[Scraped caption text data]
|---|

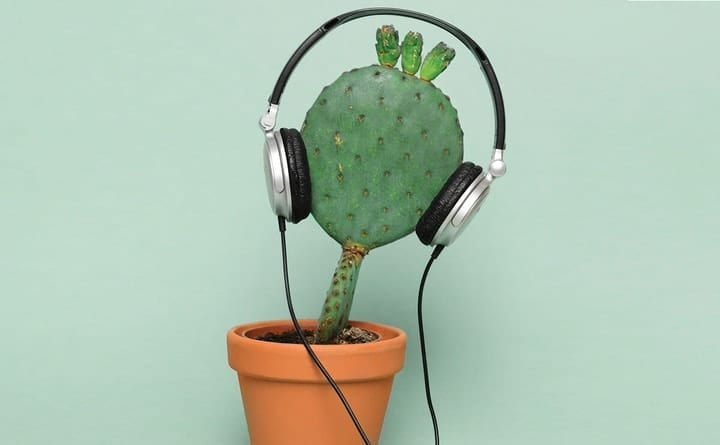 Cactus with headphones on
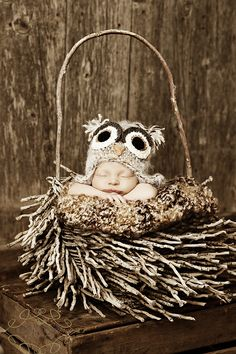 With how much I love owls for baby, I LOVE this picture!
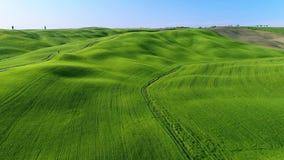 Video aereo 4K della Toscana su tempo di molla con i campi verdi stock footage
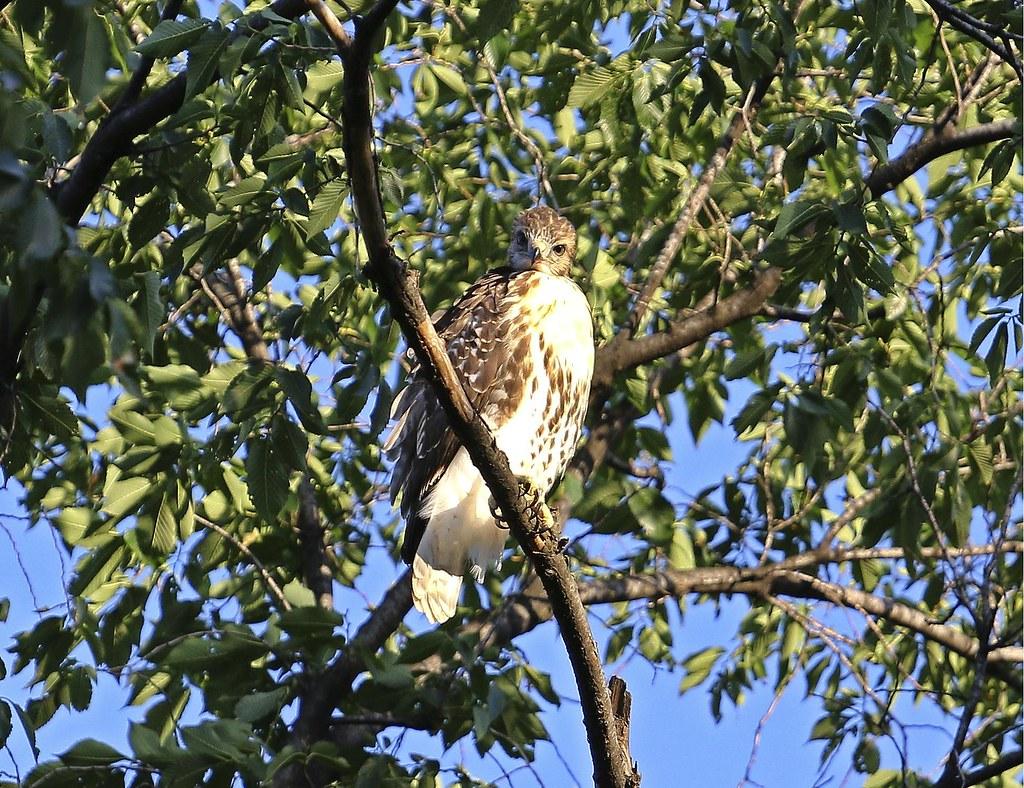 Tompkins Square fledgling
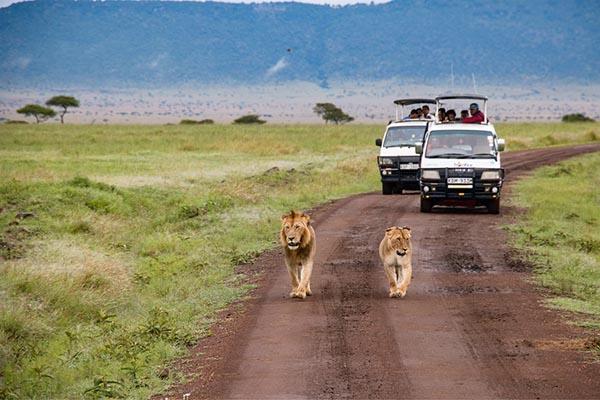 Маршрут для туристов в Кении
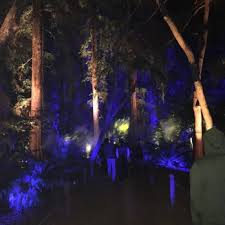 enchanted forest of light tickets enchanted forest of light at descanso gardens temp closed 1180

|---|

Take the line that contains "Маршрут для туристов в Кении" and every line after it down to the last line of the entries above, and output them exactly, with nothing else and no pictures.

 Маршрут для туристов в Кении
 enchanted forest of light tickets enchanted forest of light at descanso gardens temp closed 1180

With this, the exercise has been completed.